Türkiye’nin Suriye ile paylaştığı 11 sınır kapısı vardır. Bunların şu an 6 tanesi PYD/PKK’nın, 2 tanesi IŞİD’in, 2 tanesi muhaliflerin, 1 tanesi ise Suriye rejiminin elindedir. Uluslararası hukuk koşullarını tatmin edecek bundan başka nasıl bir şart olabilir, onu anlamak mümkün değil. BM ise, şaşılacak şekilde, Türkiye’den dünyayı ikna edecek gerekçeler ve kanıtlar beklemektedir. Bir başka deyişle uluslararası toplum, Türkiye’nin güney sınırında olup bitenlere gözlerini kapatmış, üç maymunu oynayarak zaman öldürmektedir.

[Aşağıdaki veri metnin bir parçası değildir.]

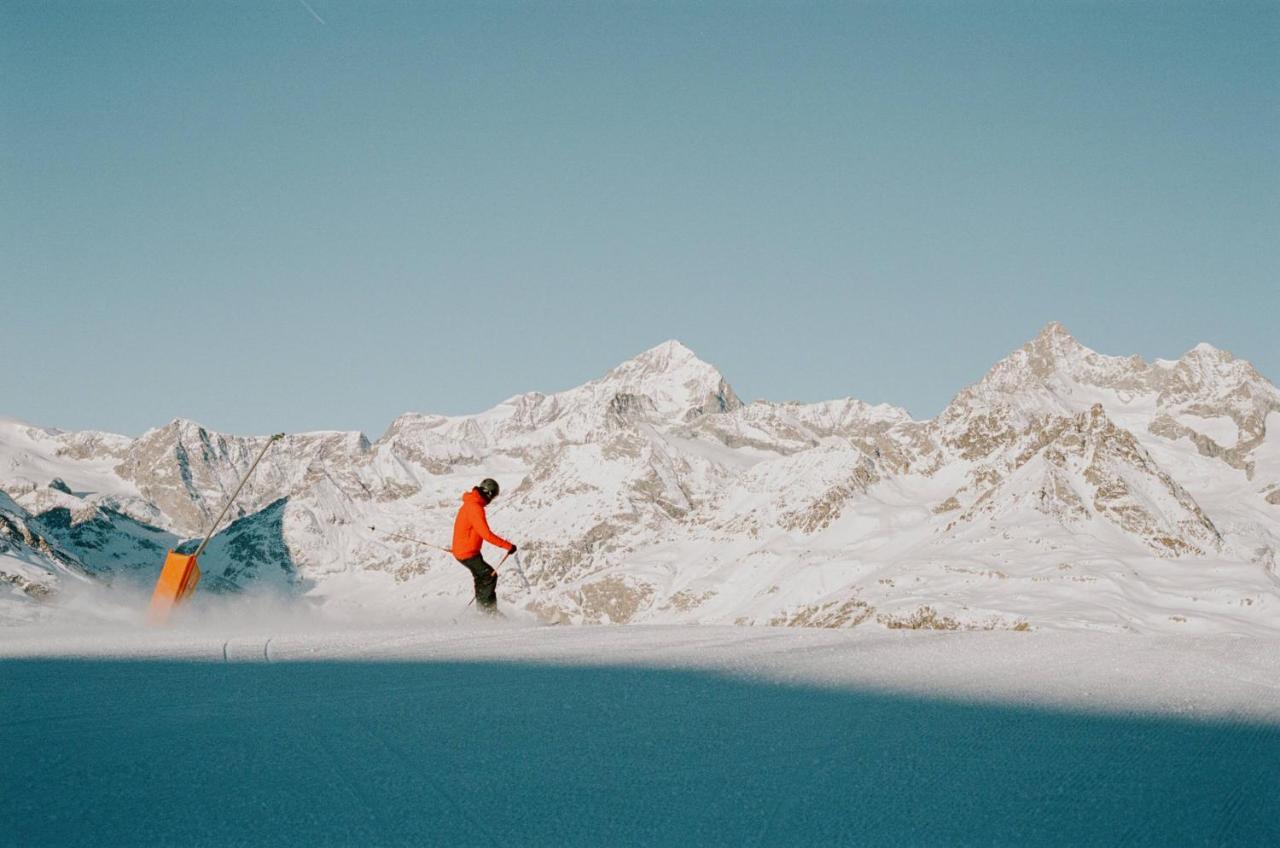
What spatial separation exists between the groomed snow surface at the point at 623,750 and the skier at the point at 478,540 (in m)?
8.82

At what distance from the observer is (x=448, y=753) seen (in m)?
6.77

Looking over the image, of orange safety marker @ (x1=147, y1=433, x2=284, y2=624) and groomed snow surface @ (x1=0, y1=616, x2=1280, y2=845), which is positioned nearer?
→ groomed snow surface @ (x1=0, y1=616, x2=1280, y2=845)

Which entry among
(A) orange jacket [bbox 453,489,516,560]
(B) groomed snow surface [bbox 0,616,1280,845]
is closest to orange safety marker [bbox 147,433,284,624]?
(A) orange jacket [bbox 453,489,516,560]

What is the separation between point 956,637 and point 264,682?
30.2 feet

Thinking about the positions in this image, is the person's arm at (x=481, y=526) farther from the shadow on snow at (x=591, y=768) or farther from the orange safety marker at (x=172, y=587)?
the shadow on snow at (x=591, y=768)

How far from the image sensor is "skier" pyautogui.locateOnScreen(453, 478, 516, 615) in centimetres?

Türkiye, özellikle PYD’nin hakimiyeti altındaki bölgeler kapsamında bir güvenli bölge oluşturmak zorunda. Bu planın, BM denetiminde gerçekleşmese de, bazı Ortadoğu ülkelerinden destek alacağı biliniyor. Bölgede Türk askeri dışında, destek veren diğer ülkelerin askerleri ve asıl olarak Suriye muhaliflerinin bulunması planlanıyor. Türkiye’nin, iddiaların aksine, savaşa girme gibi bir planı yok. İncirlik üssünün silahlı predatörlere açılarak çeşitli hedeflerin vurulduğu iddiaları da Cumhurbaşkanlığı yetkilisi tarafından kesin bir dille yalanlandı.
29 Haziran tarihli The Financial Times gazetesinin dikkat çektiği şekilde, bu tip bir güvenli bölge hazırlığının Ürdün’de de başlamış olması, Türkiye’nin taleplerini başka bir açıdan da legal hale getiriyor. Oluşturulacak güvenli bölgenin ise “bölge yararına” çok büyük önemi var. PYD gibi kanlı bir terör örgütünün Kürtleri baskı altına alarak, Türkmen ve Arapları bölgeden kovarak yayılma politikası bu vesileyle sona erecektir. Tehlikenin farkına varmaksızın bölgede komünist terör örgütüne destek veren ABD derin devletinin de sınırımızı istediği şekilde dizayn etme lüksü ortadan kalkacaktır.
Elbette konunun bir de mülteciler boyutu var. Türkiye, Suriye’den kaçmak zorunda kalan 2 milyon mülteciyi ağırlamaktan daima onur duymuştur. Suriyeli kardeşlerimiz bizim misafirimizdir ve bu topraklarda diledikleri kadar kalacaklardır. Fakat ülkesini terk etmek ve mülteci konumuna gelmek istemeyen Suriyelilerin kendi topraklarında barınmaları için güvenli bir bölge içinde olmaları şarttır. Söz konusu güvenli bölge, Türkiye ve Ürdün’e akın etmek zorunda kalan mülteciler için önemli bir barınma yeri olacaktır.
Türkiye, bir güvenli bölge oluşturmak için geç bile kaldı. Bunu ABD liderliğindeki NATO’ya itiraz veya bir savaş ilanı olarak algılamaya çalışanlar, önce Türkiye’nin yüzleştiği ürkütücü tabloya biraz yakından bakmalıdırlar. Kendi ülkeleri aynı durumda olsaydı acaba ne yaparlardı?